[Questions about pictured scenes]
┄┄┄┄┄┄

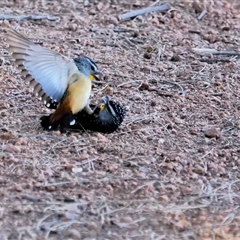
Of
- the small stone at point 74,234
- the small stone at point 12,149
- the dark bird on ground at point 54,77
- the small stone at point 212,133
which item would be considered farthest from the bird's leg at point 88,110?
the small stone at point 74,234

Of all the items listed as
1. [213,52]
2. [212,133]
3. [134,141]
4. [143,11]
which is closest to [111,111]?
[134,141]

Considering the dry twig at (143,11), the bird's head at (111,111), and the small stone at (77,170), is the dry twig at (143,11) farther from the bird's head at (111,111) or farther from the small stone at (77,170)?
the small stone at (77,170)

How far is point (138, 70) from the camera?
19.1 feet

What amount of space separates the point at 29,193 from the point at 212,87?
2079mm

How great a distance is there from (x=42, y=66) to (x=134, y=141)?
2.23 ft

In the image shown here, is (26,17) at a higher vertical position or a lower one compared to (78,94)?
lower

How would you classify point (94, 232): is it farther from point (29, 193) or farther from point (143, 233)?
point (29, 193)

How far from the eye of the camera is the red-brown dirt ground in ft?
12.2

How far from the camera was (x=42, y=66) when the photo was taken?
179 inches

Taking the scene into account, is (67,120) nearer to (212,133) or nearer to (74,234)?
(212,133)

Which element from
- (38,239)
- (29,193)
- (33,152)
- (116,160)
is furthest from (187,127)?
(38,239)

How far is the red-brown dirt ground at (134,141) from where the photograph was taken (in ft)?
12.2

┄┄┄┄┄┄

== WRITTEN INSTRUCTION ==
Copy out the listing again word for word, beginning with the line that contains "In the image" and continuing through the end of the listing, with both ends included.

== SOLUTION ==
In the image shown here, is (26,17) at a higher vertical position or a lower one compared to (78,94)?
lower

How would you classify point (94, 232): is it farther from point (29, 193) or farther from point (143, 233)?
point (29, 193)

How far from the eye of the camera is the red-brown dirt ground in ft?
12.2

How far from the camera was (x=42, y=66) when the photo was taken?
179 inches

Taking the scene into account, is (67,120) nearer to (212,133) or nearer to (74,234)?
(212,133)

Which element from
- (38,239)
- (29,193)
- (33,152)
- (116,160)
is furthest from (187,127)?
(38,239)

How far is the red-brown dirt ground at (134,141) from where the photograph was taken (in ft)?
12.2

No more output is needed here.